You can also learn how Electoral Calculus can run regression analysis on your own polling. It can give you greater insight without breaking your budget.
Electoral Calculus has built its own version of the political regression methodology. This is very similar in spirit to the YouGov approach, though some of tecnical details may be different, since YouGov have not published a detailed technical description. The basic idea is relatively new to political science, but is already well established in the fields of mathematical statistics and technology. Political sciencists use the tongue-wrenching name of "multi-level regression and post-stratification", but the technology companies prefer the more inviting terms of "machine learning" and "big data". Unassuming mathematicians just call it "regression". Whatever it is called, it is the same basic thing. Let's call it regression for now.

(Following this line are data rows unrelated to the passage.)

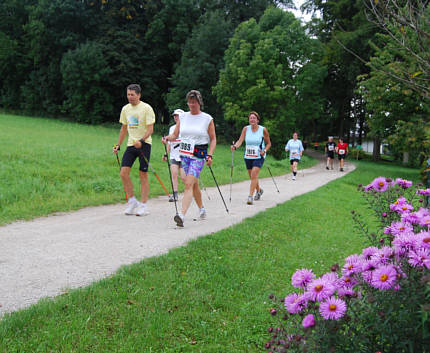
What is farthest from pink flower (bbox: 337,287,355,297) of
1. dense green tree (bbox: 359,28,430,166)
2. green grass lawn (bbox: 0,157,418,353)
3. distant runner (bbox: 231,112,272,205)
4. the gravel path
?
dense green tree (bbox: 359,28,430,166)

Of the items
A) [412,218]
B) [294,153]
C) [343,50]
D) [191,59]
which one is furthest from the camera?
[191,59]

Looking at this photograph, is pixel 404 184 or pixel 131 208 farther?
pixel 131 208

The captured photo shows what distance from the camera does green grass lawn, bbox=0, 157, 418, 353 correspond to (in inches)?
116

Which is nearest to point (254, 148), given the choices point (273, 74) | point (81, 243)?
point (81, 243)

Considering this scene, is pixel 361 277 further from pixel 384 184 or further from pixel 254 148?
pixel 254 148

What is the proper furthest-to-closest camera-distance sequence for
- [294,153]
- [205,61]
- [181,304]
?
[205,61] → [294,153] → [181,304]

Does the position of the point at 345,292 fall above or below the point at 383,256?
below

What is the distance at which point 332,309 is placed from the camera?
5.94 ft

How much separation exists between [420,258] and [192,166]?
5152 millimetres

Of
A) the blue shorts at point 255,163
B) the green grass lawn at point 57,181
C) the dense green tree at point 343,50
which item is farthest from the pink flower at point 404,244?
the dense green tree at point 343,50

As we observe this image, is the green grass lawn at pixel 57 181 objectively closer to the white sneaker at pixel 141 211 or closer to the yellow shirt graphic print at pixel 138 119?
the white sneaker at pixel 141 211

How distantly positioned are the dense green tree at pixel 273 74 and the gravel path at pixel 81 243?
22442 mm

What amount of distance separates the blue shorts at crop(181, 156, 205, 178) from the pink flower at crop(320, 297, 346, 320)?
498 cm

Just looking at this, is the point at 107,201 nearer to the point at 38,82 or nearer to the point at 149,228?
the point at 149,228
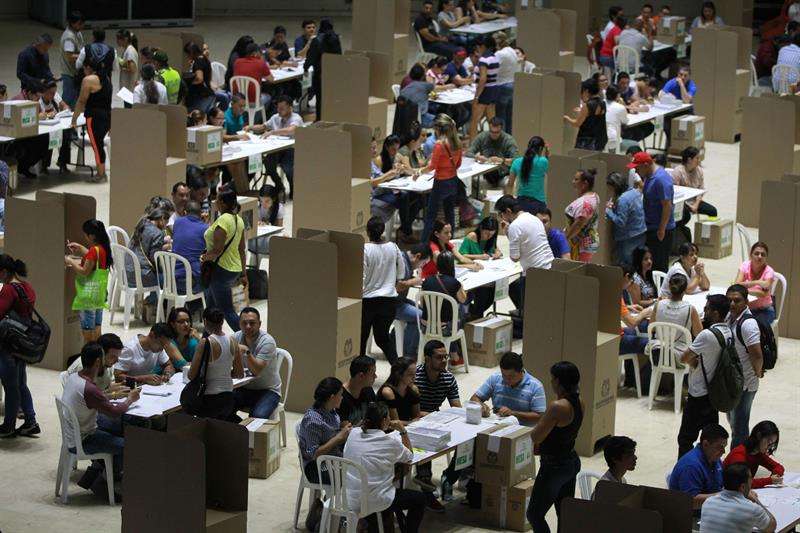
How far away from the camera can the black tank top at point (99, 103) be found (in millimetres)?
16203

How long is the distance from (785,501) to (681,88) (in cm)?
1066

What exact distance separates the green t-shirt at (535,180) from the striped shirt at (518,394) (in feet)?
16.7

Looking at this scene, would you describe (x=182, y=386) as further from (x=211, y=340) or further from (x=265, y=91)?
(x=265, y=91)

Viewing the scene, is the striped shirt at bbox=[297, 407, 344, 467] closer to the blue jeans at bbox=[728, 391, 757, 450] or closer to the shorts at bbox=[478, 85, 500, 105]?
the blue jeans at bbox=[728, 391, 757, 450]

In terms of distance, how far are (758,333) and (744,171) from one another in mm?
6699

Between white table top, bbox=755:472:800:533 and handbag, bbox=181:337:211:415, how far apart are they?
322 centimetres

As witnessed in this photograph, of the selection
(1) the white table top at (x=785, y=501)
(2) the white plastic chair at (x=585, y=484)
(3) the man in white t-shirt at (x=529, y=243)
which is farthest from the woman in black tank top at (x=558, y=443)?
(3) the man in white t-shirt at (x=529, y=243)

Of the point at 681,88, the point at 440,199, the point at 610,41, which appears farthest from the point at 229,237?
the point at 610,41

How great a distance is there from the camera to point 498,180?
17125mm

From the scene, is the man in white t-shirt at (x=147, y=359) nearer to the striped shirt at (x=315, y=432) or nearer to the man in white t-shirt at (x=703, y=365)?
the striped shirt at (x=315, y=432)

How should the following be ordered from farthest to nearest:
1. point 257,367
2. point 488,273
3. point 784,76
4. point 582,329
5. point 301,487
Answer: point 784,76 → point 488,273 → point 582,329 → point 257,367 → point 301,487

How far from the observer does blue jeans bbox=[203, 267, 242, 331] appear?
11703 millimetres

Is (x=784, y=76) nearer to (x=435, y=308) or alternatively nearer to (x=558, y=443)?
(x=435, y=308)

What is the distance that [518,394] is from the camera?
9.48 metres
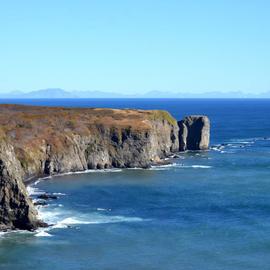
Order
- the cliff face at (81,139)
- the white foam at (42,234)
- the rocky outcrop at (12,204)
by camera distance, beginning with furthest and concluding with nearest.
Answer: the cliff face at (81,139)
the rocky outcrop at (12,204)
the white foam at (42,234)

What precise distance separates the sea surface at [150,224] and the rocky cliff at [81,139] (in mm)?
A: 7083

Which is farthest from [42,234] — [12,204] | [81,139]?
[81,139]

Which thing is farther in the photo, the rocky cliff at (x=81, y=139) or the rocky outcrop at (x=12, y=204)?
the rocky cliff at (x=81, y=139)

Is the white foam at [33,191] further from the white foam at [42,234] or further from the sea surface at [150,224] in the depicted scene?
the white foam at [42,234]

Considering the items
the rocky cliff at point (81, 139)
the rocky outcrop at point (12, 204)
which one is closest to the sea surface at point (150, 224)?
the rocky outcrop at point (12, 204)

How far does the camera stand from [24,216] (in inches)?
3910

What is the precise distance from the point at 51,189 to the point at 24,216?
35083 mm

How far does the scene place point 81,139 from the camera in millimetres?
169000

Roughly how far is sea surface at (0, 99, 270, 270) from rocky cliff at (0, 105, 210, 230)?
23.2 ft

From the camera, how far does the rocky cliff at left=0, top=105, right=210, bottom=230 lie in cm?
15500

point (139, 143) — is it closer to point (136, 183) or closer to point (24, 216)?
point (136, 183)

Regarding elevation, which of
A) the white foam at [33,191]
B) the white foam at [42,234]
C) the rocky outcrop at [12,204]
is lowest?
the white foam at [42,234]

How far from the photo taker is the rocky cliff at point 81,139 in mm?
155000

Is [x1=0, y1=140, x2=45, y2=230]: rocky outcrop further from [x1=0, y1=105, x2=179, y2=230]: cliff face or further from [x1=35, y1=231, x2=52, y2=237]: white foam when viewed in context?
[x1=0, y1=105, x2=179, y2=230]: cliff face
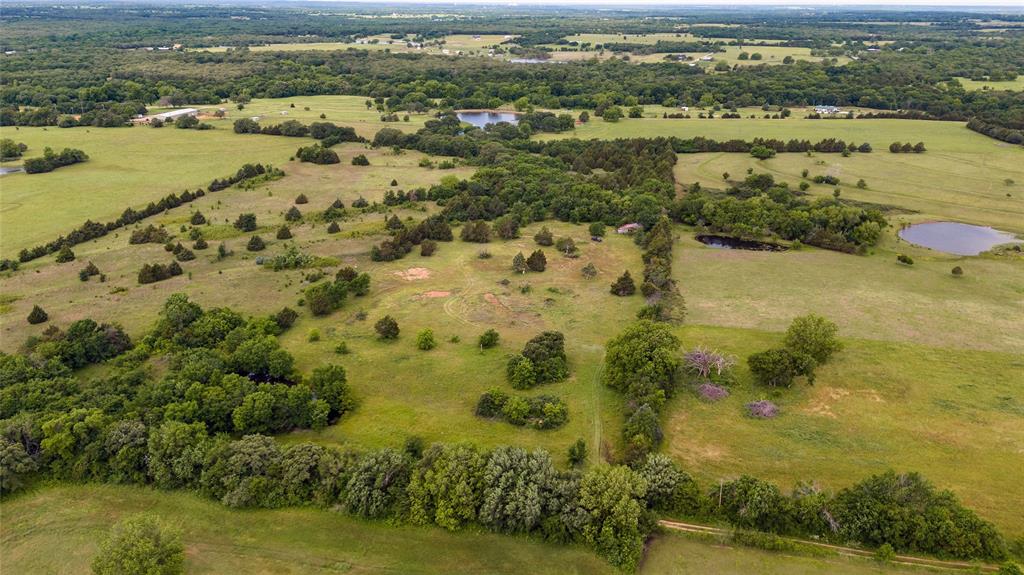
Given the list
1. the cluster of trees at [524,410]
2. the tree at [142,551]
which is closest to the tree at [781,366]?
the cluster of trees at [524,410]

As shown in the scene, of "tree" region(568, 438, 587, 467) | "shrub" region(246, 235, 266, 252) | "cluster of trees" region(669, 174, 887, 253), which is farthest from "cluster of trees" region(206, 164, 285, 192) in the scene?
"tree" region(568, 438, 587, 467)

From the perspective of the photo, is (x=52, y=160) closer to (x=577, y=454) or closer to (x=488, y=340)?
(x=488, y=340)

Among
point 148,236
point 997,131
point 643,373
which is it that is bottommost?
point 643,373

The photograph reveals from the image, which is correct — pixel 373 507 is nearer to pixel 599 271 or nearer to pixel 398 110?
pixel 599 271

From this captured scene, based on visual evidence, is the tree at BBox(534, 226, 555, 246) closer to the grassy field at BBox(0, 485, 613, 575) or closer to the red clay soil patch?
the red clay soil patch

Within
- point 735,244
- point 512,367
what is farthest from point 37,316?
point 735,244

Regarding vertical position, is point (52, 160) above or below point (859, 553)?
above

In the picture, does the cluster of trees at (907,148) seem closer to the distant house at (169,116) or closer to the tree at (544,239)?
the tree at (544,239)

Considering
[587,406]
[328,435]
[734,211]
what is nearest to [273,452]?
[328,435]
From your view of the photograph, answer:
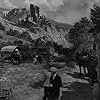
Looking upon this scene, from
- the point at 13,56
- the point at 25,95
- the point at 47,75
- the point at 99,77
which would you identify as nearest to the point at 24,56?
the point at 13,56

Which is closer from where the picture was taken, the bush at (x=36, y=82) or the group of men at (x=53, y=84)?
the group of men at (x=53, y=84)

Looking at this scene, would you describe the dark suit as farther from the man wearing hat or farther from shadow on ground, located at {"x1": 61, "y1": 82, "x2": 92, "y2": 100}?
shadow on ground, located at {"x1": 61, "y1": 82, "x2": 92, "y2": 100}

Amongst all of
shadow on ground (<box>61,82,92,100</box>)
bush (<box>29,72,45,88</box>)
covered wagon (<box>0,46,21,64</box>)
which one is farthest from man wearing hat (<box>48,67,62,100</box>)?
covered wagon (<box>0,46,21,64</box>)

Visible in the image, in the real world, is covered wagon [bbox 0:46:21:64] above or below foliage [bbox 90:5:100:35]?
below

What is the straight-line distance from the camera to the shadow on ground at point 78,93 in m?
9.52

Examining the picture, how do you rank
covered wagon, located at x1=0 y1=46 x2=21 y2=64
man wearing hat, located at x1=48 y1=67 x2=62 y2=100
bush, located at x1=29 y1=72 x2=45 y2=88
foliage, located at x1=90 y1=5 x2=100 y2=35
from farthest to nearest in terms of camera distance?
covered wagon, located at x1=0 y1=46 x2=21 y2=64, foliage, located at x1=90 y1=5 x2=100 y2=35, bush, located at x1=29 y1=72 x2=45 y2=88, man wearing hat, located at x1=48 y1=67 x2=62 y2=100

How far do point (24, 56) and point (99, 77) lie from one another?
20.3m

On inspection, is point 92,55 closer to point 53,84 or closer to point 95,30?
point 95,30

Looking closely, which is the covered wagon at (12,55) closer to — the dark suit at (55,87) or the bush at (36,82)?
the bush at (36,82)

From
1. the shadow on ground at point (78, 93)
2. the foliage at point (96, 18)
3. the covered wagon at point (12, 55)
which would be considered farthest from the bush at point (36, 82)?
the covered wagon at point (12, 55)

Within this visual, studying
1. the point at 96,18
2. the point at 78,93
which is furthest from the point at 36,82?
the point at 96,18

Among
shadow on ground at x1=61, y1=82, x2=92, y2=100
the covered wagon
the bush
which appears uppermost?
the covered wagon

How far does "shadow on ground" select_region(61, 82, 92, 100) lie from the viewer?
952cm

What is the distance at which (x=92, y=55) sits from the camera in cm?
1066
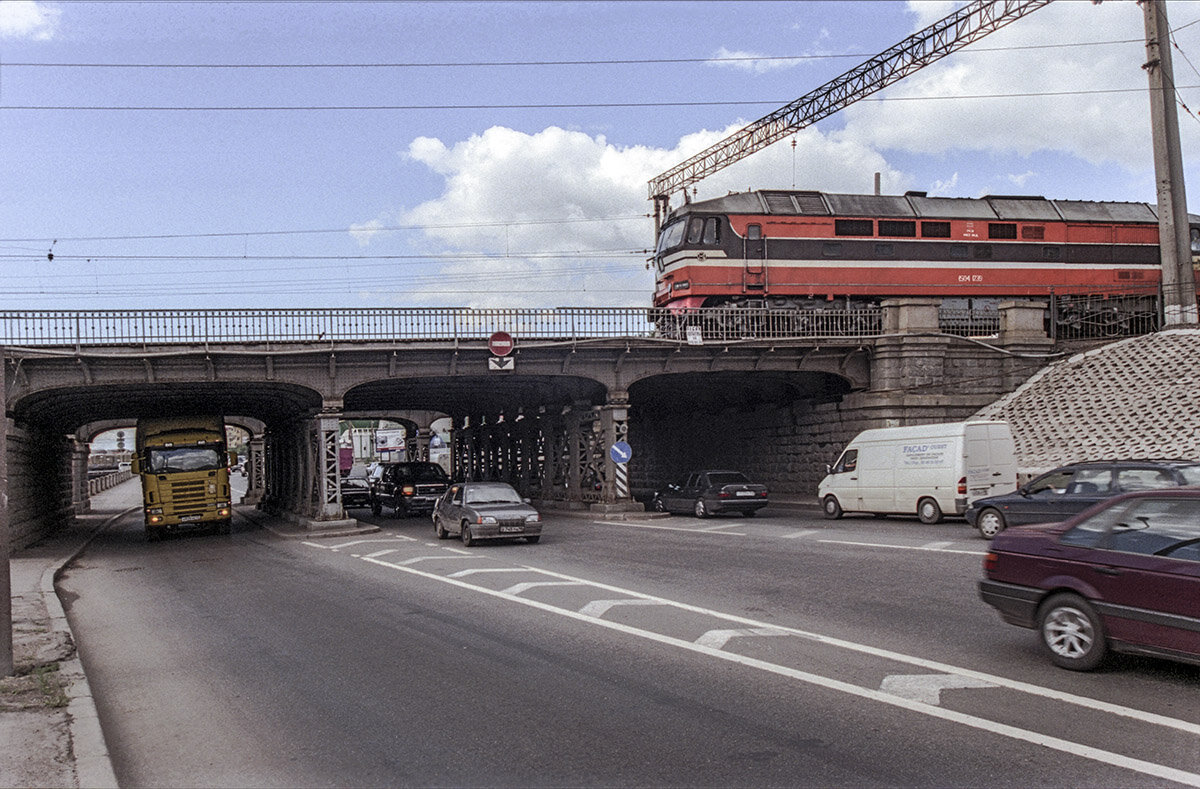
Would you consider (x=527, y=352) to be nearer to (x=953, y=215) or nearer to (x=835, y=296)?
(x=835, y=296)

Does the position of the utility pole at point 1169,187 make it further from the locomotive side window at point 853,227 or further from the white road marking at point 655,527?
the white road marking at point 655,527

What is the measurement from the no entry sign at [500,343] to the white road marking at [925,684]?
2201 cm

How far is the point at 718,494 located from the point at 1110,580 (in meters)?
21.9

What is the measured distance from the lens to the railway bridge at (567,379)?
27312 millimetres

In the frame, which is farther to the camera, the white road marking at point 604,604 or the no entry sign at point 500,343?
the no entry sign at point 500,343

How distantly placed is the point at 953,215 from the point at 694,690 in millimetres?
29238

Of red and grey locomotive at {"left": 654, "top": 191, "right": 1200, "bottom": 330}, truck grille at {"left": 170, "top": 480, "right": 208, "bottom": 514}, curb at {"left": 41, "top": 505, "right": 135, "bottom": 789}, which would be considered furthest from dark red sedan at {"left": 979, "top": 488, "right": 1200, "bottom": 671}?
truck grille at {"left": 170, "top": 480, "right": 208, "bottom": 514}

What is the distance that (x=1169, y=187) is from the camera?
31156 mm

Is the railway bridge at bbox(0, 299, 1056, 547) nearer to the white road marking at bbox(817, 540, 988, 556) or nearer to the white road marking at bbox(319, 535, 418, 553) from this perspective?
the white road marking at bbox(319, 535, 418, 553)

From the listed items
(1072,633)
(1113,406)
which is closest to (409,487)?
(1113,406)

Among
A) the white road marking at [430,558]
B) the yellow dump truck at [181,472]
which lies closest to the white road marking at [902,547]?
the white road marking at [430,558]

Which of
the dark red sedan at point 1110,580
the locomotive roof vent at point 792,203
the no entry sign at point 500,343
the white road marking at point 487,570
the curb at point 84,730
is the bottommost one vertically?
the white road marking at point 487,570

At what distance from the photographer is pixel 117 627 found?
12.5 meters

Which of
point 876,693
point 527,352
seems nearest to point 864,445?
point 527,352
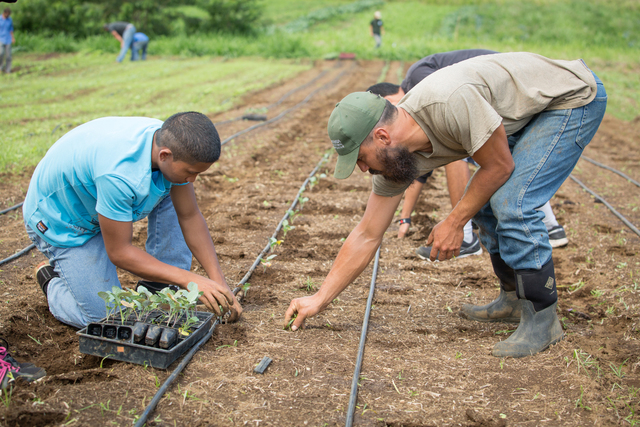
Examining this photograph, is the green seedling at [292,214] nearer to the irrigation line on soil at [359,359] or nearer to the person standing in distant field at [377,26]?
the irrigation line on soil at [359,359]

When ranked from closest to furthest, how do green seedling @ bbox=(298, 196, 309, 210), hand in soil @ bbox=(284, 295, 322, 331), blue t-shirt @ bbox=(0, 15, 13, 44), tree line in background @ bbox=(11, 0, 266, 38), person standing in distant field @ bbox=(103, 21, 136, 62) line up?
hand in soil @ bbox=(284, 295, 322, 331) → green seedling @ bbox=(298, 196, 309, 210) → blue t-shirt @ bbox=(0, 15, 13, 44) → person standing in distant field @ bbox=(103, 21, 136, 62) → tree line in background @ bbox=(11, 0, 266, 38)

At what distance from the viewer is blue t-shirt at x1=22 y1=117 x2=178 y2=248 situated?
2.17 meters

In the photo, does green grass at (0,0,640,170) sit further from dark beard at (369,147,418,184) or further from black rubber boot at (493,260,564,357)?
black rubber boot at (493,260,564,357)

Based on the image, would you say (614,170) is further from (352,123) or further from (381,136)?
(352,123)

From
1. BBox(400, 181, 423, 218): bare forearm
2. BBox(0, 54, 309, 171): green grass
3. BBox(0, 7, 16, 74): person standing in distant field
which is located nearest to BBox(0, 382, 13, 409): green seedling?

The regression works by taking a set of people and polling them to ask not just about their voting intention but also about other facts about themselves. These facts, which are known as "predictors", can include demographic characteristics such as age, gender, location, and education as well as political characteristics like their votes in previous elections and the political alignment of their constituency. So far, this is just like conventional polling.
But the next stage is different. Now we "regress" people's voting intention against their predictor variables. In other words, we estimate the statistical relationship between the various predictor variables and someone's voting intention. For example, we might find that younger people are more likely to vote Labour and Green and that older people are more likely to vote Conservative and UKIP. Or that someone in the East Midlands is more likely to vote Conservative than a similar person in London. These links are usually not surprising, but the important thing is that we can quantify each relationship in numerical terms.
Finally the regression data are applied to everyone in each constituency to estimate the individual probability that a particular person supports each party. This gives an idea of how many people in each constituency support each party, from which we can work out which party is likely to win that seat.
To test this method, Electoral Calculus took a large set of polls conducted during the general election campaign. The polls were fairly standard and typical of the campaign. Using the "classic" poll analysis, and focusing on the final campaign polls, they showed a strong Conservative lead over Labour, which would give an (innaccurate) prediction of the Conservatives on 370 seats.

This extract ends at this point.